Just keep in mind that if you cannot get into the 332 it's not the end of the world,there are many ways to get into the electrical trade so look into those avenues as well.

Read lots of threads here ,read the tool bag thread that will give you and idea about the tools you'll need too.


----------



## uconduit (Jun 6, 2012)

consider applying to 595, 617, 6, & 302 as well. those are fairly close by.

I haven't worked down there in 332 yet but they do have an unusual tool list.


----------



## Postman (Aug 13, 2013)

Thanks for the replies guys. That is definitely advice I will put into action once I apply for 332 and see what comes out of that. This might be a stupid question, but does 332 having an odd tool list mean that I may need a bit more experience in a more standard setting before working with them?


----------



## uconduit (Jun 6, 2012)

Postman said:


> Thanks for the replies guys. That is definitely advice I will put into action once I apply for 332 and see what comes out of that. This might be a stupid question, but does 332 having an odd tool list mean that I may need a bit more experience in a more standard setting before working with them?


no it means that if you 'graduate' from an apprenticeship in another local union 'territory' and then decide to 'register' in different, non-home 'territories', you might just find 332s tool list to be somewhat unusual. I don't believe that any local requires any previous electrical knowledge so don't worry about that at all.

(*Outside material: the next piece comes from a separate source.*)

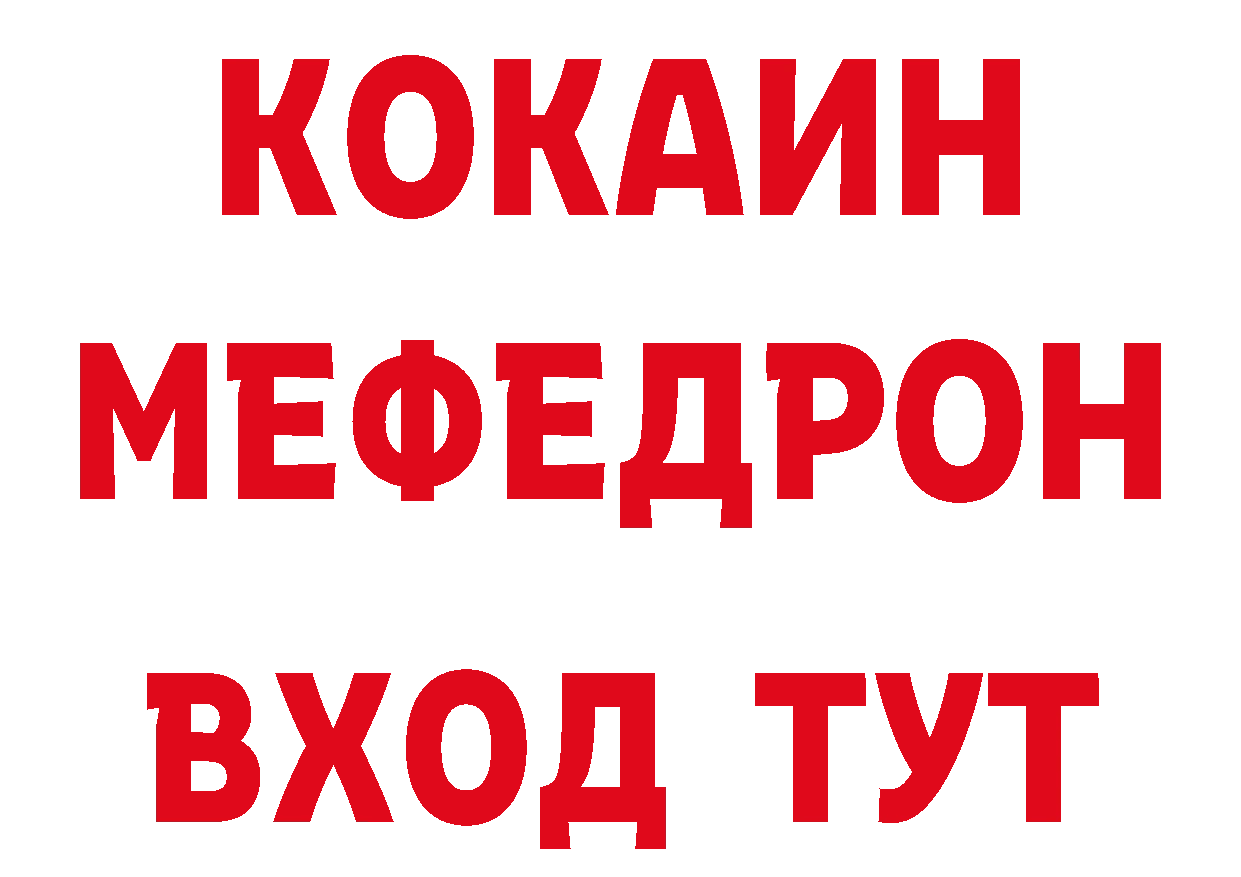 КОКАИН
МЕФЕДРОН
ВХОД ТУТ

The business has its own jargon and internally we use different words than 'graduate', 'register', etc. I'm just trying to speak as plainly as possible.


----------



## ibuzzard (Dec 28, 2008)

There's really nothing additional you can do prior to the interview - other than having people give you mock interviews and grading or coaching you. If you can find anyone who is involved in hiring at their job, and they are willing, ask them to help you. Don't sweat it just yet. Good luck.


----------